_What you need to do_.
1. Using the page on tidy data with Tableau Prep below, answer these:
(a) What three things does the page say data preparation is the process of doing?
(b) According to the page, what directly impacts the time it takes to discover insights?
(c) What role does the page give as an example of someone other than you who might use the data set?
2. In the page on tidy data with Tableau Prep below, list every thing that understanding how people will use the data is said to help you determine.

Best practices for tidy data using Tableau Prep
Data can be generated, captured, and stored in a dizzying variety of structures, but when it comes to analysis, not all data formats are created equal.
Data preparation is the process of cleaning dirty data, restructuring ill-formed data, and combining multiple sets of data for analysis. It involves transforming the data structure, like rows and columns, and cleaning up things like data types and values. The speed and efficiency of your data prep process directly impacts the time it takes to discover insights. Understanding the scope of data you’re analyzing and seeing the changes you make to the data can accelerate the entire process.
Think about your data holistically
Before you get started, it’s important to think about how people will use the data that you’re preparing. Understanding this context will help you determine which data set to use, how much data to bring into your data prep tool, and how to ultimately structure and shape the data. To get started, you'll need to answer some basic questions:
Who is doing the analysis?
Consider the end users of your final data set. For example, are you the sole user that will access and understand all parts of the data for thorough analysis? Or will the data set be used by someone in a different role, like a marketing manager who needs to understand how a particular campaign is performing based on select, identified metrics? If it’s the latter, then you’ll likely want to trim down the data set to only those measures.

_Stored data_.
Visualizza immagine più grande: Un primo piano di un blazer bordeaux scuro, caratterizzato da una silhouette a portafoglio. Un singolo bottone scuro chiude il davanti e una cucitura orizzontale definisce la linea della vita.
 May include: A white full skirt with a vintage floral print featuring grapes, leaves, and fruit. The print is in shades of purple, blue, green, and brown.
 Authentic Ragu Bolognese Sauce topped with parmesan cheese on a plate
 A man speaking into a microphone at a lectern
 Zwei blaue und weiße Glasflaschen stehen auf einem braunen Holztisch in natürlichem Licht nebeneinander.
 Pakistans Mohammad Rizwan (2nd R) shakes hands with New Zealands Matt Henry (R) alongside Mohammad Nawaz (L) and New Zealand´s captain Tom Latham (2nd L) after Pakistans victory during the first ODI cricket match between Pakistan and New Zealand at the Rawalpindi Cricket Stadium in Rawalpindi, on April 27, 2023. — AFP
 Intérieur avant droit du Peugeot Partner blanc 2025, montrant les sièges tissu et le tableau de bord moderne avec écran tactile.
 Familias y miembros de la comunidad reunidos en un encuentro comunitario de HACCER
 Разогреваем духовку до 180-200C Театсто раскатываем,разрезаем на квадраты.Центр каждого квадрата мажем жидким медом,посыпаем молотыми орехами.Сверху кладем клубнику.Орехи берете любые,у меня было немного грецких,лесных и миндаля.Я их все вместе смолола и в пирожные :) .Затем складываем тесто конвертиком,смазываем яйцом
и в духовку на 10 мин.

_Answers by task_.
1.
(a) Cleaning dirty data, restructuring ill-formed data, and combining multiple sets of data for analysis.
(b) The speed and efficiency of your data prep process.
(c) A marketing manager.

2.
- Which data set to use
- How much data to bring into your data prep tool
- How to ultimately structure and shape the data